McGuire's proposal, SB 1029, calls for the eventual construction of a 319-mile trail from Napa and Marin counties up to Humboldt County, along railbed now maintained by the debt-wracked North Coast Railroad Authority. The NCRA was created by the California Legislature about 30 years ago.

The trail would offer hikers a path that would run through old-growth redwood forests, along the Russian and Eel rivers, and end at Humboldt Bay.

"[Senate Bill] 1029 sets the stage to turn this 300-mile long-suffering train track into a world-renowned trail system," says McGuire in a statement, "that will benefit locals and visitors alike and be a boon to our local economies."

But there's a big roadblock before any of that can occur. The cash-strapped NCRA is based in Ukiah, and as part of his bill, McGuire calls for the dissolution of the agency once it has paid off the estimated $9.1–$9.6 million in debt now on its books.

According to the California Transportation Commission (CTC), roughly half of the debt, $4.2 million, is owed to the Northwest Pacific Company (NWP Co.), which is co-owned by former North Coast Congressman Doug Bosco.

Bosco says the debt to NWP Co. is the result of the state creating the NCRA and not adequately funding it. "They never got any money from the state," Bosco says. The NWP Co. stepped in to, among other things, pay off legal debts accrued by the NCRA over two lawsuits; one was brought by the city of Novato and cost the NCRA $750,000 in legal fees picked up by the NWP Co. The NCRA and NWP Co. are currently locked into a 99-year lease, Bosco says.

Under McGuire's bill, the NCRA is obliged to pay off its debt to the NWP Co., even as the bill calls for the dissolution of the NCRA after it has paid off all its debts.
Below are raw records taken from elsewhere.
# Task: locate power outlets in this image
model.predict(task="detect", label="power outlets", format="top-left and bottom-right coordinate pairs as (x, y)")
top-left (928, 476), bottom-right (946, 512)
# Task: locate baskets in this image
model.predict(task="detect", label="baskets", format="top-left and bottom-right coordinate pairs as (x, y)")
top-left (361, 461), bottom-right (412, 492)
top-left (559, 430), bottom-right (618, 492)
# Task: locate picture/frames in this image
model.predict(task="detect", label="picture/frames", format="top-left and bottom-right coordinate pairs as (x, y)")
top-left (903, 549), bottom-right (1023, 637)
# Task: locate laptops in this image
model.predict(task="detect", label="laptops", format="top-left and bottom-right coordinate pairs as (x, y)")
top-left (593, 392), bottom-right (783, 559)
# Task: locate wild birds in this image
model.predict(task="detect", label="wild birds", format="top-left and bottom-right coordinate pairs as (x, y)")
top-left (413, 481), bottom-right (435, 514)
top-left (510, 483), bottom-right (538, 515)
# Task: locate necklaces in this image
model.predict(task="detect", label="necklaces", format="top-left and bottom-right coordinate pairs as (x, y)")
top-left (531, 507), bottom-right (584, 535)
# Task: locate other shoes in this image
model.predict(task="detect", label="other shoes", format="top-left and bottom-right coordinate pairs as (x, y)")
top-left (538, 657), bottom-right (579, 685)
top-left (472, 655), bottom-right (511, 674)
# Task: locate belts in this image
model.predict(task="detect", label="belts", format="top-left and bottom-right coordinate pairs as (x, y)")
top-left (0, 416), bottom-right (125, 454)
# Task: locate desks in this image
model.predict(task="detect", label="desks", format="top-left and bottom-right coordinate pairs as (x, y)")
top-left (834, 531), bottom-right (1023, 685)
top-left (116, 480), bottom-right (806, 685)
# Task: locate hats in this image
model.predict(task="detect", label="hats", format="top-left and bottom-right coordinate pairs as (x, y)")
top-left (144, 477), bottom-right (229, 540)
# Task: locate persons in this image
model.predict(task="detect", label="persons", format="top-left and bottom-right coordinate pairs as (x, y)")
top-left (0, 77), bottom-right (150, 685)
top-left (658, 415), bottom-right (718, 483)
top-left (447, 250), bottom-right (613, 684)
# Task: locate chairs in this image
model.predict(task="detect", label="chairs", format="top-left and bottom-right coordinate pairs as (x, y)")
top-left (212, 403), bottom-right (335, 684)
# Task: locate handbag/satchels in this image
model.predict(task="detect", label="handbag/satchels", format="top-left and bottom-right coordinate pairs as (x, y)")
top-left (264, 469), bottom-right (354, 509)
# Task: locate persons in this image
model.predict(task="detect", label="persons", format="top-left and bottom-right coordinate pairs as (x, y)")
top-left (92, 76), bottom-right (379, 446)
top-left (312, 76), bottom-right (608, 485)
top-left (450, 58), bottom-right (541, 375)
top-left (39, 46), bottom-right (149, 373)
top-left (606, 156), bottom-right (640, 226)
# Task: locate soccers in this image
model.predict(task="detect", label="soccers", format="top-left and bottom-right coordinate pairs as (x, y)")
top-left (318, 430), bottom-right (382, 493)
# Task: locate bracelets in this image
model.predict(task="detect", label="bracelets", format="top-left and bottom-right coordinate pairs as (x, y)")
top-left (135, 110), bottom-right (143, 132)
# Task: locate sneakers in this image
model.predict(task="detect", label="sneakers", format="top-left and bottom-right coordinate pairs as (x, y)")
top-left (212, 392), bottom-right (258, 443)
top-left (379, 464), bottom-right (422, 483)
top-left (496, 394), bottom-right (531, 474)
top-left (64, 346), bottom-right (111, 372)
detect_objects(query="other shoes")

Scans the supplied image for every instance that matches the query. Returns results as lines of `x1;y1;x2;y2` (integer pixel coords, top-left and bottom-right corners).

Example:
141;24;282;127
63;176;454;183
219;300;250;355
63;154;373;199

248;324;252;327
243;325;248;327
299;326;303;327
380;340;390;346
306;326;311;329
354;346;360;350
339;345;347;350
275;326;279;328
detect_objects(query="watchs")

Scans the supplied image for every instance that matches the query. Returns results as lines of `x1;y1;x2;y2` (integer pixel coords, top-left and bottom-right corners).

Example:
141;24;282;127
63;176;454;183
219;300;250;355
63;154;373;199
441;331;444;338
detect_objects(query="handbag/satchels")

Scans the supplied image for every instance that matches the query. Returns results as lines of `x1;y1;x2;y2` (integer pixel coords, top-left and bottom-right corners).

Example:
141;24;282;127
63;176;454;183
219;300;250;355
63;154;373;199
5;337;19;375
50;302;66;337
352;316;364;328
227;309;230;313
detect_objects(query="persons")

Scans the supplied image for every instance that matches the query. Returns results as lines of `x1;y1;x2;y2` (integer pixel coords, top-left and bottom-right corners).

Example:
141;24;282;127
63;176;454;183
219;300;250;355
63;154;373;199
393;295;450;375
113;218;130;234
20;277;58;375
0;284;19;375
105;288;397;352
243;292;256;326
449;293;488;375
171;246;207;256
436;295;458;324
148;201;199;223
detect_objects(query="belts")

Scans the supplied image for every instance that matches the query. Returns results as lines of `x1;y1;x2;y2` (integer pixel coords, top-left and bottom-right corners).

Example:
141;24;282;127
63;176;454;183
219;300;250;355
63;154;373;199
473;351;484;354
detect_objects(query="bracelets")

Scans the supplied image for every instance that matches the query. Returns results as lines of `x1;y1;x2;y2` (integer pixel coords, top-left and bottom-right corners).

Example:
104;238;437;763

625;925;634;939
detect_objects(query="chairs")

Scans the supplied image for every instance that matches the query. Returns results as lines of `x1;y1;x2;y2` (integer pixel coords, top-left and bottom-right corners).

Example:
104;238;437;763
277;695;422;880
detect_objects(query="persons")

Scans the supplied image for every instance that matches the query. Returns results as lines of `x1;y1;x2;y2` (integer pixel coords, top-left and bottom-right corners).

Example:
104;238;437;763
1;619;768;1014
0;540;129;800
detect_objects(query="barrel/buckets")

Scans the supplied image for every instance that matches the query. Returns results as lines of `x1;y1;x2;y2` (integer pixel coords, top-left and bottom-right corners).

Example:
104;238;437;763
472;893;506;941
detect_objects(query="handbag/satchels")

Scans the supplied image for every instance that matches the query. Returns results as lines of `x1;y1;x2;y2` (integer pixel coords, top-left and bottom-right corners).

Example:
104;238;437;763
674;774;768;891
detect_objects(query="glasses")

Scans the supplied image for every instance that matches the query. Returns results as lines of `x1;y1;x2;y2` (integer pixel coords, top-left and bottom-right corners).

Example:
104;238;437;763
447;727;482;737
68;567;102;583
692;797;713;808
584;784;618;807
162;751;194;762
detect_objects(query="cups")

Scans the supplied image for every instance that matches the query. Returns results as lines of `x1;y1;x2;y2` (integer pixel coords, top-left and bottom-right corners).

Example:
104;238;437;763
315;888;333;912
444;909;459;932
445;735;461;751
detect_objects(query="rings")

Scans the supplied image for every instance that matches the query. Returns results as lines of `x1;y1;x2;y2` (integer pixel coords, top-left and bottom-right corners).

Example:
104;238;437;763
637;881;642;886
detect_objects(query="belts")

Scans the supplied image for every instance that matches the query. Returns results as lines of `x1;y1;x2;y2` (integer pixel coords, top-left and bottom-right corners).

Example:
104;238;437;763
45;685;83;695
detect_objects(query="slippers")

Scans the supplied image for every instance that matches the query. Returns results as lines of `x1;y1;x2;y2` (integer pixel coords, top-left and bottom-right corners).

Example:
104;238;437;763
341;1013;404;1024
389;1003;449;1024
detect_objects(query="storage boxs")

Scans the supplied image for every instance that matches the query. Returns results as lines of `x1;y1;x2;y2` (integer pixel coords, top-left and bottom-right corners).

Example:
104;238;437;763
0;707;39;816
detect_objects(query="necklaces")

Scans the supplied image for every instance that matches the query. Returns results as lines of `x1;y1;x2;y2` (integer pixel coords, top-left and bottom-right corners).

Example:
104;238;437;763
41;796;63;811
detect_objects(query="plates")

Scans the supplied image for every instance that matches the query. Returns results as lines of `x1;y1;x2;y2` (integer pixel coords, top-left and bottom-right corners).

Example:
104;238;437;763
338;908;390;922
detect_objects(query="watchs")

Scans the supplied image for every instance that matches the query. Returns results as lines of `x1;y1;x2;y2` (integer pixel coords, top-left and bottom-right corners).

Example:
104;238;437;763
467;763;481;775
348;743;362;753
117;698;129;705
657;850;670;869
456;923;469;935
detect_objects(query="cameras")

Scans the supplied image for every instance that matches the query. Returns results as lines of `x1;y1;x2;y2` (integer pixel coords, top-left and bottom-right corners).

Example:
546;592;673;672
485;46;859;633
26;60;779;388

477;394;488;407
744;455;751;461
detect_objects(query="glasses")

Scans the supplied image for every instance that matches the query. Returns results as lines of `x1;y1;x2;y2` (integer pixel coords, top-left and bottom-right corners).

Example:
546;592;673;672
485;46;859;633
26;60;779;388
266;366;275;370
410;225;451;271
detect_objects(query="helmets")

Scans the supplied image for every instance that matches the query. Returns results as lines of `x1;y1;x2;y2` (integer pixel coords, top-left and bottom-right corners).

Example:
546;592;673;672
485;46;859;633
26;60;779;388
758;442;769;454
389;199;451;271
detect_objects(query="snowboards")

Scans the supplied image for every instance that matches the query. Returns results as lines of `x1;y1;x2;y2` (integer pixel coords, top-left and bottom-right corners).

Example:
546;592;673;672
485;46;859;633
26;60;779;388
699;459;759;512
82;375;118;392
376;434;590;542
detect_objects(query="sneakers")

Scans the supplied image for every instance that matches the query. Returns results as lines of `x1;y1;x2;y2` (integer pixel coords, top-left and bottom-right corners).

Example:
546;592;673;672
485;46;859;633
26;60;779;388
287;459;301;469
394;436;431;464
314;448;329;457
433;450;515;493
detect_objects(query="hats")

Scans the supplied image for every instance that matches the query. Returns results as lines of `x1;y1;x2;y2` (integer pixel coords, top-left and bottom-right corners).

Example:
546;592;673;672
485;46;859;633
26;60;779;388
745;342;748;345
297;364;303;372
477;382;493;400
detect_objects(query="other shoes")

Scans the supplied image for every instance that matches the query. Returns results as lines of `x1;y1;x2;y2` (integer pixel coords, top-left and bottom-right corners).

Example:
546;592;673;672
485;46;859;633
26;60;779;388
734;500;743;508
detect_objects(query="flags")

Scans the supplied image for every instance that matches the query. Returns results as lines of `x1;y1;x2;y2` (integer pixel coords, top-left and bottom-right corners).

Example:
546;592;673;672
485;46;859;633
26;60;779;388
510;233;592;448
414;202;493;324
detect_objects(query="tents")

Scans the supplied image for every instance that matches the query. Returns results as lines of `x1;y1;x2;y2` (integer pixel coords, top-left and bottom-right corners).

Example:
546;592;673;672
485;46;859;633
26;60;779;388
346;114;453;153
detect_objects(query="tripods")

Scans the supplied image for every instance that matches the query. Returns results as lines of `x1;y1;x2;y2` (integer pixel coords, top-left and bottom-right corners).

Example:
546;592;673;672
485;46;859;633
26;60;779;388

So what about that lease?

"The debt would still be owed," says Bosco, who is also an investor at Sonoma Media Investments, which owns the Press Democrat.

So why doesn't the state just come in and pay off that portion of the debt, to clear the way for this much-anticipated public use trail? "It could pay the debt if it wanted to," Bosco says.

And what's the deal with a private company making loans to a public agency? "It's unusual and it's a bit concerning," says McGuire. "It will take several years to unwind the mess that the NCRA is in," he adds and notes that the authority will "hit a crisis point in their finances" this fall, which is why McGuire is pushing for his bill now.

According to recent figures from the CTC, the NCRA also owes $2.7 million to the Federal Rail Authority on a 25-year note, which runs through 2036. And, as of January of this year, it was holding about $2.2 million in accounts payable, accrued expenses, accrued interest and other liabilities, according to the CTC, which criticized the debt-plagued authority in January for failing to come up with a plan for future solvency.

The NCRA has since backed the plan for its eventual dissolution under the McGuire bill.